Henry S. Miller Cos. sold Lakeside Village, a 50,254-square-foot shopping center in Dallas, Texas to Retail Plazas Inc. Property Company of America developed the center in 1986. Henry S. Miller purchased Lakeside Village from a subsequent owner in 1999 through a partnership organized by Miller Investment Partners Inc. Vaughn Miller, president of the retail division with Henry S. Miller, and Robert Grunnah, president of the investment division, handled this transaction.

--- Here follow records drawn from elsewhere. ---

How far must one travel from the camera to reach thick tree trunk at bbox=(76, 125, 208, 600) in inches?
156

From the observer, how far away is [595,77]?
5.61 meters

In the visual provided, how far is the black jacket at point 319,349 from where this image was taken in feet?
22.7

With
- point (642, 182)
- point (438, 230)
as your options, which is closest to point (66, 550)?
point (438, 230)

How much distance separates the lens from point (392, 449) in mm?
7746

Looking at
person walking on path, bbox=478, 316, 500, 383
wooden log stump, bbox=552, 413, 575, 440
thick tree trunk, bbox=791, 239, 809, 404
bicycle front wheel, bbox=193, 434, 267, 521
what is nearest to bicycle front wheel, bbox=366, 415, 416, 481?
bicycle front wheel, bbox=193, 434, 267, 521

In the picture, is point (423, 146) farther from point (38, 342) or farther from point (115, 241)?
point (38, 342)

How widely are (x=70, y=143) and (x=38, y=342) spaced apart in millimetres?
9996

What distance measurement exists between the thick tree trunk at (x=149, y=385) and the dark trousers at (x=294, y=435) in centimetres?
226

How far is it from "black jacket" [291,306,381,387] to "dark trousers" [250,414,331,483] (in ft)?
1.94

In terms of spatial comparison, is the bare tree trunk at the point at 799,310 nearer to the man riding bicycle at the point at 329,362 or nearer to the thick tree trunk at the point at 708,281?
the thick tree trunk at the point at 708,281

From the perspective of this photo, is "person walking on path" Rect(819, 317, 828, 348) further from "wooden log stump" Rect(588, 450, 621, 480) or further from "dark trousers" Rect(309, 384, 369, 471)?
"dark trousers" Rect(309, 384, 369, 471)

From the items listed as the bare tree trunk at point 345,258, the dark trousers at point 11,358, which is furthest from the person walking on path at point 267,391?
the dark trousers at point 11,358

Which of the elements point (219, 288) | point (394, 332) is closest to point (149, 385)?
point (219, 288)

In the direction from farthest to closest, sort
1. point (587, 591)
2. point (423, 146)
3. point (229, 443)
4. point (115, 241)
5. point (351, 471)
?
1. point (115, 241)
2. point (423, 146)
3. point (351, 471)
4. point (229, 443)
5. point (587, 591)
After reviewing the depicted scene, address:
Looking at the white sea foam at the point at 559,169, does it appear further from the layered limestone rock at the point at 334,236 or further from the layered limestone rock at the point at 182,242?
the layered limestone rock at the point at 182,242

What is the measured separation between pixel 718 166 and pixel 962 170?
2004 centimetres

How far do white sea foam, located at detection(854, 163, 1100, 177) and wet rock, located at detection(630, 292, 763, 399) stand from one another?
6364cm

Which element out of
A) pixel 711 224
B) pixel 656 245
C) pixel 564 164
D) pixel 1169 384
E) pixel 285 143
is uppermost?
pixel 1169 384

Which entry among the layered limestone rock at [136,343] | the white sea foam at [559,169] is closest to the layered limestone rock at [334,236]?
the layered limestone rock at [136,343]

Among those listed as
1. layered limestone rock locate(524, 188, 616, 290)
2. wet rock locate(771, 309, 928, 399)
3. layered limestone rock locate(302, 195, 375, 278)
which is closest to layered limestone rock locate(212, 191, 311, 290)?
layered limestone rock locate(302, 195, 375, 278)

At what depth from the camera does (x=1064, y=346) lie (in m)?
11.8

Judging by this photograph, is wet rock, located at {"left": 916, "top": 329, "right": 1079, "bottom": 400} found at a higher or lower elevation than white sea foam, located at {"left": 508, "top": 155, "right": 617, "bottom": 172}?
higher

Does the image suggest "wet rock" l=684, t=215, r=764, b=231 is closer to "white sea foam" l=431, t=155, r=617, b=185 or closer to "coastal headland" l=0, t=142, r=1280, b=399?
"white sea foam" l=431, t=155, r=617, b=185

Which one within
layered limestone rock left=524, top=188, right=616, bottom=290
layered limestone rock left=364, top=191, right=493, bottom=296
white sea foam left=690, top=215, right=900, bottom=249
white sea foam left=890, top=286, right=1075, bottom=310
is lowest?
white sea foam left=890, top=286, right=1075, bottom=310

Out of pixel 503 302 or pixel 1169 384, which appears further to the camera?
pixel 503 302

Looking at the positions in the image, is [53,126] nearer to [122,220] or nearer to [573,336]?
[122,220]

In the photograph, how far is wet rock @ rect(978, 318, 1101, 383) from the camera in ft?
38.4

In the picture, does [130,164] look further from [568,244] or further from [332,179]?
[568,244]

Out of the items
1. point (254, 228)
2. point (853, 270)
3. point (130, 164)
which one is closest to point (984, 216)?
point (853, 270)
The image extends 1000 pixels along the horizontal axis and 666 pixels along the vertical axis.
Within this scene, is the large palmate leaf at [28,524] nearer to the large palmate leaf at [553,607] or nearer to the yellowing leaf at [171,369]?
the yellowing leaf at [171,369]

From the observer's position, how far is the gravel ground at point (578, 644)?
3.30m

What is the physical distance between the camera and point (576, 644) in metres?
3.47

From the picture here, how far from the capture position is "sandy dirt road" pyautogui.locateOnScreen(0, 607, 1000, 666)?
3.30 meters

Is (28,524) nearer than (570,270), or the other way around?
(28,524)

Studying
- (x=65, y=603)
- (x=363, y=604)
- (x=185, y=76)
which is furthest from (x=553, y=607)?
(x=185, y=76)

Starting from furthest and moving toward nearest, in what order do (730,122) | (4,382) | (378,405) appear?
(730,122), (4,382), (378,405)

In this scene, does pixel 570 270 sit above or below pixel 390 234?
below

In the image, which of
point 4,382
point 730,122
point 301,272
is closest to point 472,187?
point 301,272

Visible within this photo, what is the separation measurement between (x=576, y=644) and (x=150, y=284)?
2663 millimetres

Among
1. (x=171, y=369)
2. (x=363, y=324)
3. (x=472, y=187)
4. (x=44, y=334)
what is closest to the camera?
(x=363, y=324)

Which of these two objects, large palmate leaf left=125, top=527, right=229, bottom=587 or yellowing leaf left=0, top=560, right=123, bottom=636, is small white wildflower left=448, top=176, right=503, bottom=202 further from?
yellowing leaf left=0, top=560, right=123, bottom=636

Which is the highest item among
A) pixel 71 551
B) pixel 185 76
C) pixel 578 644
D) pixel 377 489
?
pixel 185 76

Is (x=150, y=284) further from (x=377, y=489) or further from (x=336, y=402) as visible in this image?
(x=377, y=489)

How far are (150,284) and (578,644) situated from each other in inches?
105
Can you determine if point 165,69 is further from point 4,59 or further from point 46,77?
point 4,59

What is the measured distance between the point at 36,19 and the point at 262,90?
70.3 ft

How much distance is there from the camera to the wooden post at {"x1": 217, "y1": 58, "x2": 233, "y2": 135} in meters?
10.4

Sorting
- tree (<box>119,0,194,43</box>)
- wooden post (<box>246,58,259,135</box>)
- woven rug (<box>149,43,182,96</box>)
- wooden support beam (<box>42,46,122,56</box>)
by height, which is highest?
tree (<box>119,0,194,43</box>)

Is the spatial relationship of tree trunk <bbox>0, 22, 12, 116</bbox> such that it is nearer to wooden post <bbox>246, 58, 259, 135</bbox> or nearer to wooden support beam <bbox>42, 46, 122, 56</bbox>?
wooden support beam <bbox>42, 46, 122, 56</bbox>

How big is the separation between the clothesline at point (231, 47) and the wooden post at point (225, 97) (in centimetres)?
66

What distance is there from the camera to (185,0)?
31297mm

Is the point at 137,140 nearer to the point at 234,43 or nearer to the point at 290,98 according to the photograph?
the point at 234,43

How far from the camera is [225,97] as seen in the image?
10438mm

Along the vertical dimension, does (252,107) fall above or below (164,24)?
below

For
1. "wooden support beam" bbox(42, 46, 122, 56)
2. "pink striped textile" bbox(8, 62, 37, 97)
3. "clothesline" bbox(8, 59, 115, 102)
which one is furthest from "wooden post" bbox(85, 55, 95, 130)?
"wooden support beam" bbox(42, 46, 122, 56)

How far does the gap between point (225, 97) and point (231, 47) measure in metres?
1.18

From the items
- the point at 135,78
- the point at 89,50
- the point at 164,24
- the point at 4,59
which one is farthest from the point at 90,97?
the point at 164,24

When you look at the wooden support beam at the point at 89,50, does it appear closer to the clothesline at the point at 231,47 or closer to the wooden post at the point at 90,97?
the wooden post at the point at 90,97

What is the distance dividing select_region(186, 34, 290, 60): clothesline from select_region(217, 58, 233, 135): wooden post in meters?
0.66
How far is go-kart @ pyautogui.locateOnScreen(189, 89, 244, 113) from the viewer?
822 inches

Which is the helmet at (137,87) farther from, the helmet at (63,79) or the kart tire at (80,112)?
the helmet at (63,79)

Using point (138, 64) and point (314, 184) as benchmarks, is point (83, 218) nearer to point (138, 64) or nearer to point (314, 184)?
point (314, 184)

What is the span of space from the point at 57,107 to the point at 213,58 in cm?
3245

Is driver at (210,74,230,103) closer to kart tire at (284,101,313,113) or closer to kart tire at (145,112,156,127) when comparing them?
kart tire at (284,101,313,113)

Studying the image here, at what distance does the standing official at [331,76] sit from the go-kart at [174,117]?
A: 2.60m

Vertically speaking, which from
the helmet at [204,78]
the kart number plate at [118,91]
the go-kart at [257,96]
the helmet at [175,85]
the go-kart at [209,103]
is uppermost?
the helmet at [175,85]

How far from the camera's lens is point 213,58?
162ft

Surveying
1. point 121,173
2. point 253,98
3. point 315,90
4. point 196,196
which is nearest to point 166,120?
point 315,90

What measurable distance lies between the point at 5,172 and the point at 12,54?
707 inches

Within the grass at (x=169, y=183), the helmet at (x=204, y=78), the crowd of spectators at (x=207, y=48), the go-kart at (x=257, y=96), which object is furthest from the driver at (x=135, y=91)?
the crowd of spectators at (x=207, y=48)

Millennium Properties R/E Inc. negotiated the sale of 592-598 N. Pinecrest Road, a 29,000-square-foot neighborhood center in Bolingbrooke, Ill. for $3.9 million in a court-ordered transaction. The price equates to $134 per square foot. The property is currently 88 percent occupied. The sale was undertaken as part of a dissolution of an LLC partnership. Daniel J. Hyman, president of Millennium Properties, negotiated the transaction as a court-appointed officer. Rita Alliss Powers, of Greenberg Traurig LLP, counseled him in the deal.
Faris Lee Investments negotiated the sale of The Shops at Pacific Park, a 15,195-square-foot strip center in Aliso Viejo, Calif. to Feldspar LLC for $3.7 million. The center was purchased through a receivership in an all cash transaction. It was completed in 1999 and features an occupancy rate of 88 percent. Dennis Vaccaro and Rich Walter, of Faris Lee, represented the receiver, Key Bank, in the transaction. Dennis Vaccaro and Matt Mousavi represented the buyer.
NorthMarq Capital arranged a $2.6 million, fixed-rate first mortgage for Brenham Crossroads, a 16,066-square-foot retail center in Brenham, Texas. The loan featured a 10-year term with a five-year extension, and a 15-year amortization schedule. Tony Gray, vice president in NorthMarq’s Houston, Texas office, negotiated this transaction.
JR Enterprises LLC sold Waverly Shopping Center, a 20,521-square-foot retail center in Pompano Beach, Fla., to Waverly Pompano Center LLC for $1.6 million. The center was completed in 1985 and renovated in 2006. At the time of closing it was 70 percent occupied, with tenants including AutoZone and Subway. David Donnellan and Todd Weintraub, of CB Richard Ellis, represented the seller in the transaction. Gene Snyder Co. represented the buyer.